GIVEN RECORDS START

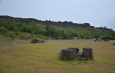 Zde to vypadá jako staré kamenné stoly, u nichž se scházely náčelníci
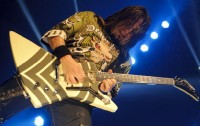 photos-band-Five-Finger-Death-Punch-Zoltan-Bathory-The-Palladium-2011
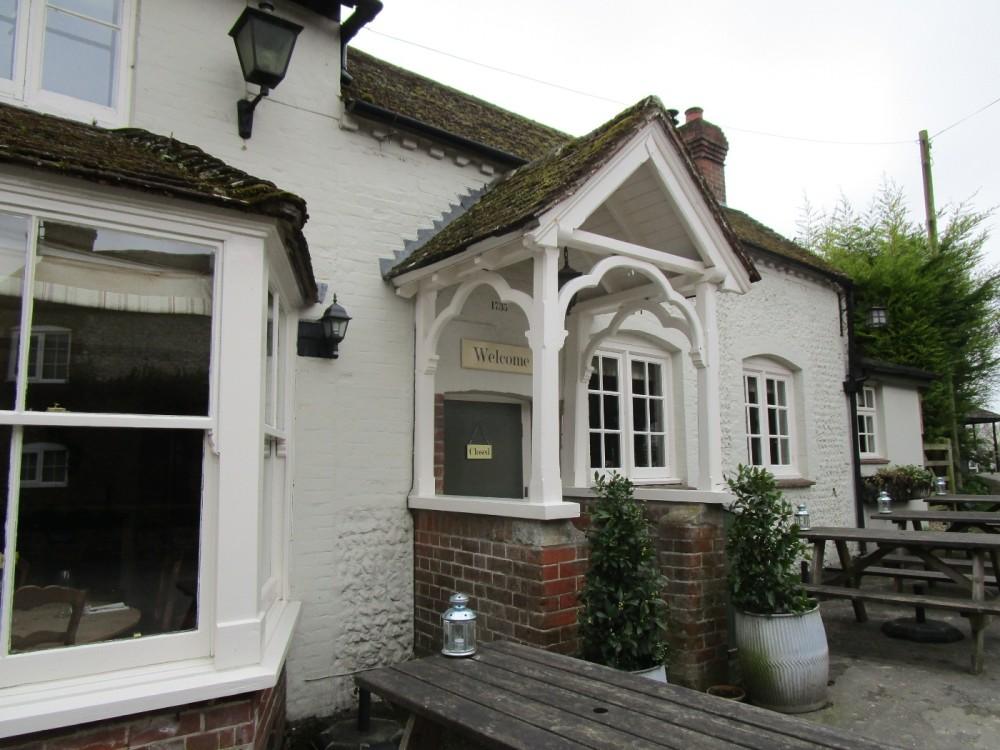 South Downs dog walk and dog-friendly pub, West Sussex - Dog walks from dog-friendly pubs in Sussex.JPG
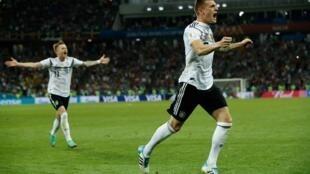 L'homme du match, l'Allemand Toni Kroos, célébrant le but de la délivrance.
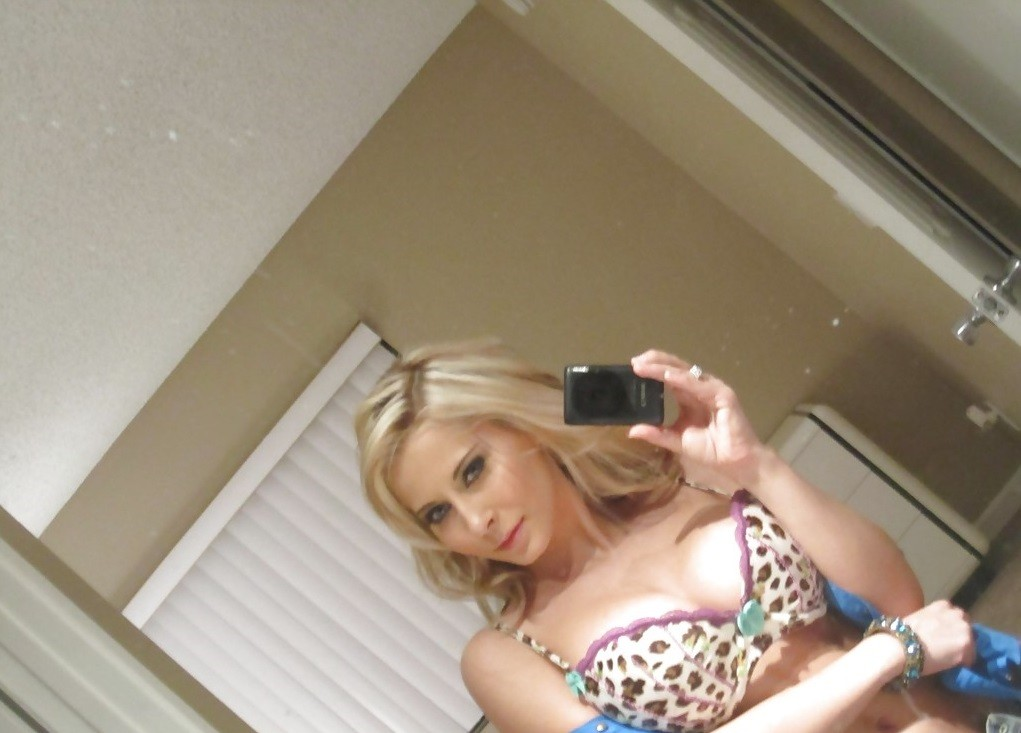📱💋💋 My Tight Pussy waiting for your BIG disk 💋💋 📱☎☎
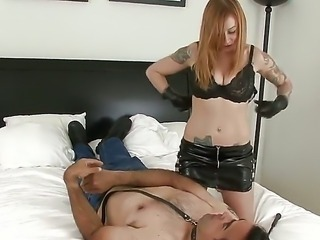 Blonde hottie Scarlett Pain gives amazing femdom session along horny male
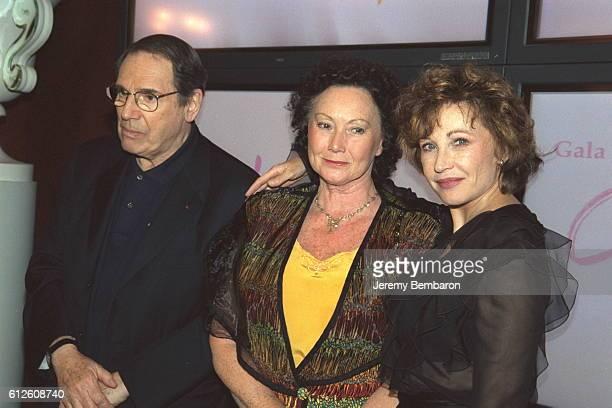 Robert Hossein Yvonne Clarens and Marlene Jobert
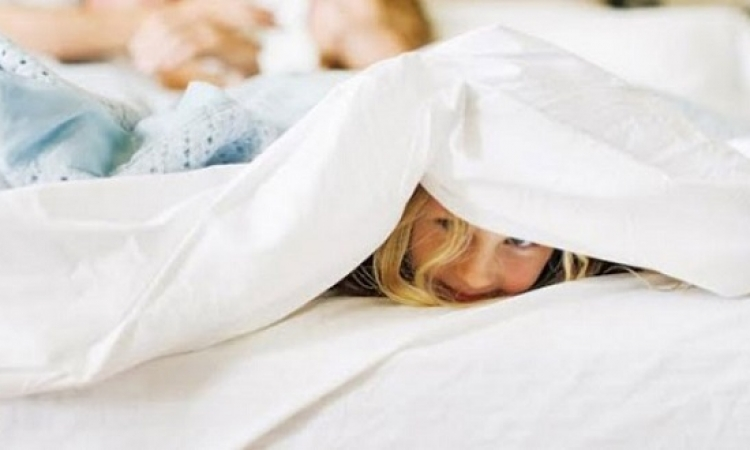 ماذا لو اخترق الطفل العلاقة الحميمية للابوين ؟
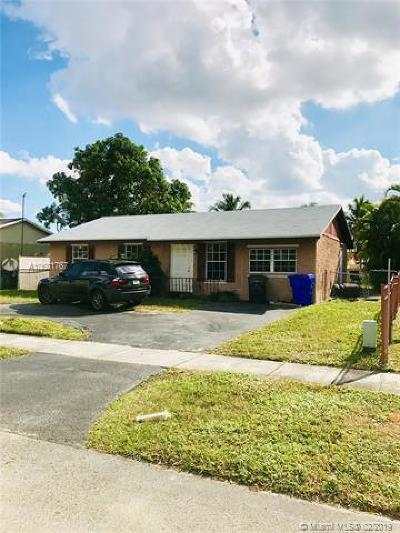 North Lauderdale Single Family Home For Sale: 8150 SW 7th Ct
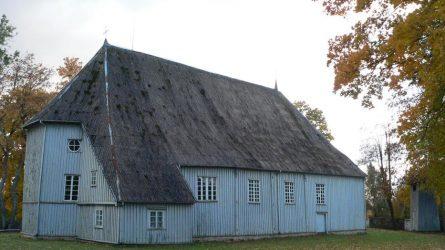 Aptartas pasiruošimas Pikelių Švč. Trejybės bažnyčios stogo tvarkybos ir remonto darbams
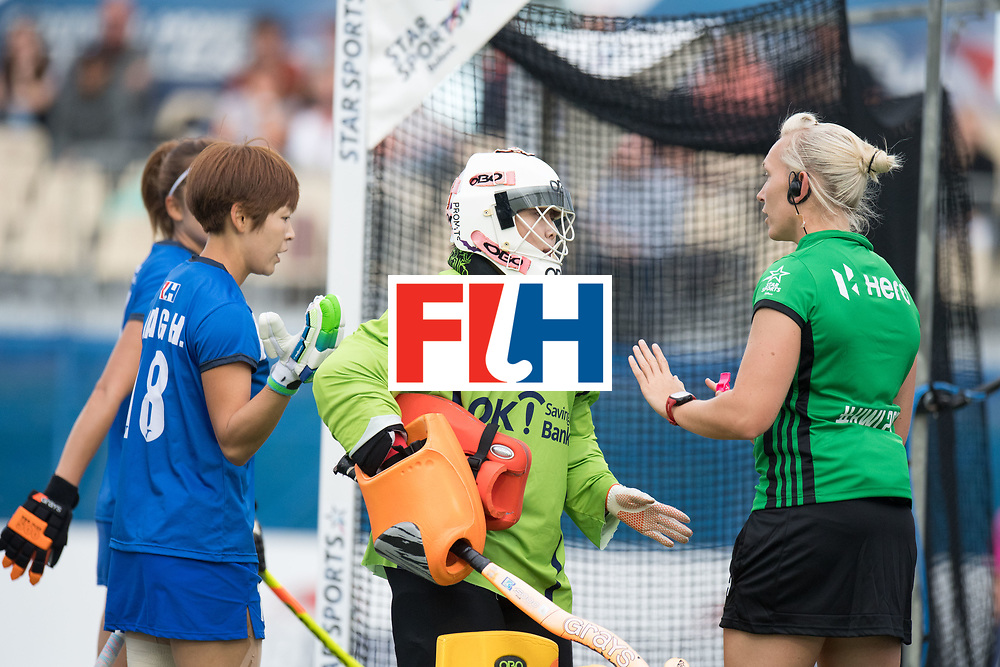 AUCKLAND - Sentinel Hockey World League final women<br /> Match id: 10299<br /> 09 NED v KOR (Pool A)<br /> Foto:  Yesol Cha discusion with gthe umpire.<br /> WORLDSPORTPICS COPYRIGHT FRANK UIJLENBROEK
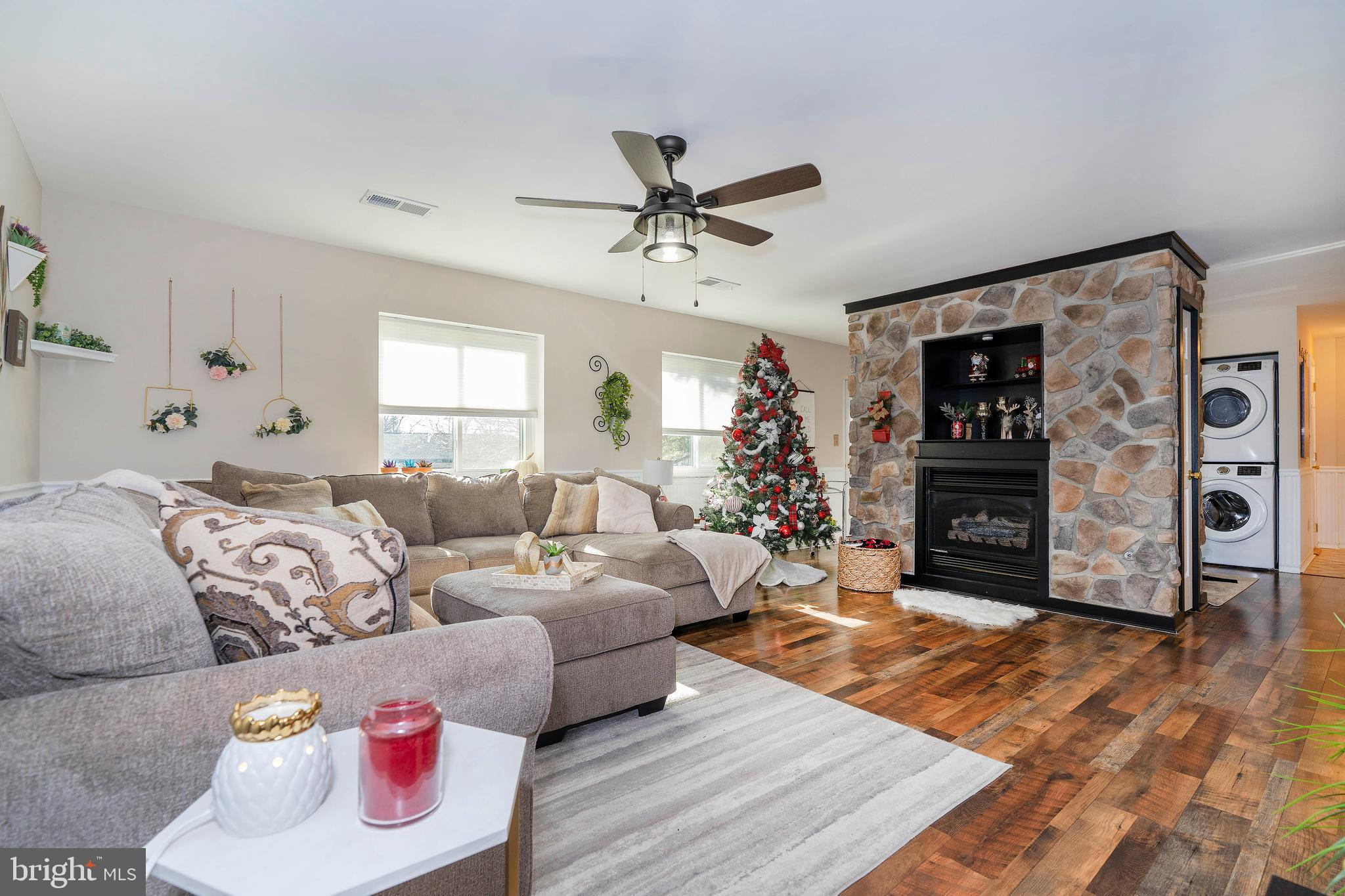 Welcome to Paladin Club located in North Wilmington.  This gorgeous condo has been fully updated and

GIVEN RECORDS END

→ WHAT THE EXERCISE ASKS
Output the whole of the data, unchanged; keep the pictures out.

→ ANSWER BOX
 Zde to vypadá jako staré kamenné stoly, u nichž se scházely náčelníci
 photos-band-Five-Finger-Death-Punch-Zoltan-Bathory-The-Palladium-2011
 South Downs dog walk and dog-friendly pub, West Sussex - Dog walks from dog-friendly pubs in Sussex.JPG
 L'homme du match, l'Allemand Toni Kroos, célébrant le but de la délivrance.
📱💋💋 My Tight Pussy waiting for your BIG disk 💋💋 📱☎☎
 Blonde hottie Scarlett Pain gives amazing femdom session along horny male
 Robert Hossein Yvonne Clarens and Marlene Jobert
 ماذا لو اخترق الطفل العلاقة الحميمية للابوين ؟
 North Lauderdale Single Family Home For Sale: 8150 SW 7th Ct
 Aptartas pasiruošimas Pikelių Švč. Trejybės bažnyčios stogo tvarkybos ir remonto darbams
 AUCKLAND - Sentinel Hockey World League final women<br /> Match id: 10299<br /> 09 NED v KOR (Pool A)<br /> Foto:  Yesol Cha discusion with gthe umpire.<br /> WORLDSPORTPICS COPYRIGHT FRANK UIJLENBROEK
 Welcome to Paladin Club located in North Wilmington.  This gorgeous condo has been fully updated and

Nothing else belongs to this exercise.